SANUSI AND THE BURDEN OF BEING A PRINCE
Niccolò Machiavelli, the renowned Italian political philosopher, observed in The Prince-his treatise on realist political theory-that, 'It is not titles that honour men, but men that honour titles.
' Being himself a well-read prince, albeit one with a tendency to offer precipitate views on matters within and outside his purview, Sanusi Lamido Sanusi, a Kano prince and the outgoing Governor of the Central Bank of Nigeria, should be conversant with Machiavelli's observation.
But if his actions over the course of his soon-to-elapse tenure as CBN governor are any indication, Sanusi appears not to have grasped the import of Machiavelli's point.
Besides his ill-advised yet well-publicised craving for the throne of the Emir of Kano, Sanusi has failed to show the circumspection expected of a prince and a country's central banker.
Not only has he politicised the apex bank by making indiscriminate pronouncements on a wide range of issues often unrelated to his job description, he has engaged in imprudent donations that has absolutely nothing to do with the CBN's role.

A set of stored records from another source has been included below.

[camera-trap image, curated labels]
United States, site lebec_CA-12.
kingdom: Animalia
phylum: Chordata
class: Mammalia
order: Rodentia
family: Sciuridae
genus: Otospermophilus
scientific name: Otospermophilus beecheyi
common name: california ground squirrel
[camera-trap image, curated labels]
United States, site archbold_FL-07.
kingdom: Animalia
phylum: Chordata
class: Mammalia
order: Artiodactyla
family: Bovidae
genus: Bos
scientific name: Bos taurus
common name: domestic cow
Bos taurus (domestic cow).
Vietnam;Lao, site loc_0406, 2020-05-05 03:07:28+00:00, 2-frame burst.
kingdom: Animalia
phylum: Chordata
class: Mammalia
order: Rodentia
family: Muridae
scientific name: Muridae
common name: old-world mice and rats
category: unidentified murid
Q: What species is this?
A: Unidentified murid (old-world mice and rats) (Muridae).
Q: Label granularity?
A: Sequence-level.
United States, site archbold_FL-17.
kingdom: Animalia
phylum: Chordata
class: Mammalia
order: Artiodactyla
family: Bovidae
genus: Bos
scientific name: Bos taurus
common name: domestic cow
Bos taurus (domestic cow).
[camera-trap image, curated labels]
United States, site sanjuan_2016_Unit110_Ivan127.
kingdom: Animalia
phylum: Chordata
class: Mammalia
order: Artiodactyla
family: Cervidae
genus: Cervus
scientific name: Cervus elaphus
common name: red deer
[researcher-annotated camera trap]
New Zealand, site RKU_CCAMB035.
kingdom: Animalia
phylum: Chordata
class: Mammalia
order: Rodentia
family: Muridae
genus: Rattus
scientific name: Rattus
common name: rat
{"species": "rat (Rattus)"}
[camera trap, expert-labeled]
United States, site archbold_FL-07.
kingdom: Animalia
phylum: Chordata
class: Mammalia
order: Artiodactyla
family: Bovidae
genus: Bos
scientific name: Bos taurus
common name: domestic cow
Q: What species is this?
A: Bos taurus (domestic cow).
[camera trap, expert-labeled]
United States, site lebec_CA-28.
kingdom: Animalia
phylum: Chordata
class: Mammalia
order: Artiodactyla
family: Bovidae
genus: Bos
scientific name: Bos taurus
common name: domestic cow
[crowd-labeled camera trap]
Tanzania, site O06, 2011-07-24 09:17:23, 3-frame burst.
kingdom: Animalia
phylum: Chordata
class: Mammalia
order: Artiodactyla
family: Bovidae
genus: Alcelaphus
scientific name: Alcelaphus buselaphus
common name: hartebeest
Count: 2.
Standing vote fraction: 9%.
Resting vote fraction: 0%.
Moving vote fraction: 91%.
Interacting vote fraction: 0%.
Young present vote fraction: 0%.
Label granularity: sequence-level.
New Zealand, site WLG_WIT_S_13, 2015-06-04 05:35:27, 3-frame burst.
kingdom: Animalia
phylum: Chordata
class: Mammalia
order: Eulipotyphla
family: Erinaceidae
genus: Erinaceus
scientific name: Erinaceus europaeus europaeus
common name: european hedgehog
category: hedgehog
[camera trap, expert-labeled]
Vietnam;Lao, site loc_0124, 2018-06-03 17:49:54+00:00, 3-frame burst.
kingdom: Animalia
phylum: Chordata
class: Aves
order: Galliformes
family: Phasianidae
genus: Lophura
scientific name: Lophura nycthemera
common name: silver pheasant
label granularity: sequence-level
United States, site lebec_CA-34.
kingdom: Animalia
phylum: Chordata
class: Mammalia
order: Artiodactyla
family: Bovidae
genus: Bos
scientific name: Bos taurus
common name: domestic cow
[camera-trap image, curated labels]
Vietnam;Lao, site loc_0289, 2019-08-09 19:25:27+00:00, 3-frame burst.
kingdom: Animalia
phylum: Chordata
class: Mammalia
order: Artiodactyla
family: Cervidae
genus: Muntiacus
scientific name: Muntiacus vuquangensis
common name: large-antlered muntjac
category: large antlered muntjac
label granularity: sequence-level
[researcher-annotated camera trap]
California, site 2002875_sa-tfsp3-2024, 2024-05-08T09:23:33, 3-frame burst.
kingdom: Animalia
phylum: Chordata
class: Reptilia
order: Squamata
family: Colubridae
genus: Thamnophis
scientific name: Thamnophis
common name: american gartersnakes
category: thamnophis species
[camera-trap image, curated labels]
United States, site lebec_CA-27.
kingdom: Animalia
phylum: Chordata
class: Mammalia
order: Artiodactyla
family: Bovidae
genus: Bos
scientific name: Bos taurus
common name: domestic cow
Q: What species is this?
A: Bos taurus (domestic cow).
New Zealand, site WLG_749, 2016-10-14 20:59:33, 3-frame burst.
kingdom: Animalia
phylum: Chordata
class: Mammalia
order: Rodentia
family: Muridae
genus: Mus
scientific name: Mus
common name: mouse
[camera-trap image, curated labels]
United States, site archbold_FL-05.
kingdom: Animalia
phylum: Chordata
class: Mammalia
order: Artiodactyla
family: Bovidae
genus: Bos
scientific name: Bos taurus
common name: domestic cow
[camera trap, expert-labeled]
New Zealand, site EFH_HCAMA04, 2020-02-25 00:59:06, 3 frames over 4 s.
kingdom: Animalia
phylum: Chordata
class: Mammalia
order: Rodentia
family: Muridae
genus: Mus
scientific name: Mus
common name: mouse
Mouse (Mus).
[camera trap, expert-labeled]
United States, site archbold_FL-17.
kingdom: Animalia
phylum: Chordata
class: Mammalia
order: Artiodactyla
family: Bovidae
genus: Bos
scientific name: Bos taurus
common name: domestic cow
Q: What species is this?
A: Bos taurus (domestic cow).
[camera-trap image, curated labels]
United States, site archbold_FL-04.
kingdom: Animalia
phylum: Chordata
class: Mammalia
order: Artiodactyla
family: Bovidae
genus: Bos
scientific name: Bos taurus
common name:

In so doing, he has not only diminished his office, he has, in effect, dishonoured it.
A news story titled 'Presidency Queries Sanusi over Donations', which appeared in a popular national daily recently, indicates that the Federal Government is concerned about Sanusi's failings and has decided to hold him to account.
This is as it should be for a country where public officials-no matter how highly placed-carry on with impunity is a country where the rule of law has ceased to exist.
And without doubt, in his actions and utterances, Sanusi has carried on with an arrogant air of imperial impunity.
A part of the newspaper report reads: 'The CBN governor was accused of donating about N150 billion to some institutions and interest groups in states controlled by opposition political parties in what appears to be a clever way of channelling state funds to some politicians who in turn use them to attack the president and his government.
' The report went further to state that: 'The CBN governor has become more of a politician than a banker.
He delights in political circus shows in the company of opposition political figures, making statements unbecoming of his office.
' In addition, the report also added, 'The president has actually been very tolerant of these infractions in line with his personal convictions of allowing institutions operate their own independent checks on officers, but it appears the CBN governor is becoming a law unto himself.
' Indeed, not only has Sanusi conducted himself in a manner totally at variance with the dignity of the office he occupies, he has clearly allowed his personal quest to be turbanned Emir of Kano at any cost to be his singular guiding principle.
Or how else can one explain the belligerent posture that the outgoing CBN governor has chosen to conduct himself in relation to the government under which he serves? For instance, it is incongruous that Sanusi would rather play to the gallery of foreign media, as he did again in a recent interview with a newsmagazine based in the West, than resolve whatever differences he may have with his colleagues in the government he serves.
Moreover, what is truly sad and disheartening about his shenanigans is that undiscerning Nigerians may be misled into thinking that Sanusi has good intentions despite his cantankerous attitude.
But as the saying goes, the road to hell is paved with good intentions.
And it makes no sense whatsoever for a man who should be helping build stability and the institutions of government to perpetually seek to undermine their credibility.
As things stand, the Federal Government needs to be firm in whatever sanctions it decides to visit on Sanusi if only to serve as a deterrent to all future CBN governors from turning the office to a political soapbox.
There is no other way to state this, but the truth remains that those who wish to crow about propriety must of necessity visit equity with clean hands.
For Sanusi himself, it is doubtful if the ignominious way in which he is bound to leave the CBN governor's office will teach him any relevant lessons, because although he is a prince who should know better, he is too used to doing things in his own imperious and disharmonious way to change for the better.
But then again perhaps this is the burden that Sanusi has to bear for being a stubborn prince.
As Machiavelli noted in The Prince, 'A man who is used to acting in one way never changes; he must come to ruin when the times, in changing, no longer are in harmony with his ways.
' Truly, Nigeria would be better for it if the full weight of the law is visited on Sanusi if he is found guilty of the infractions he has been accused of.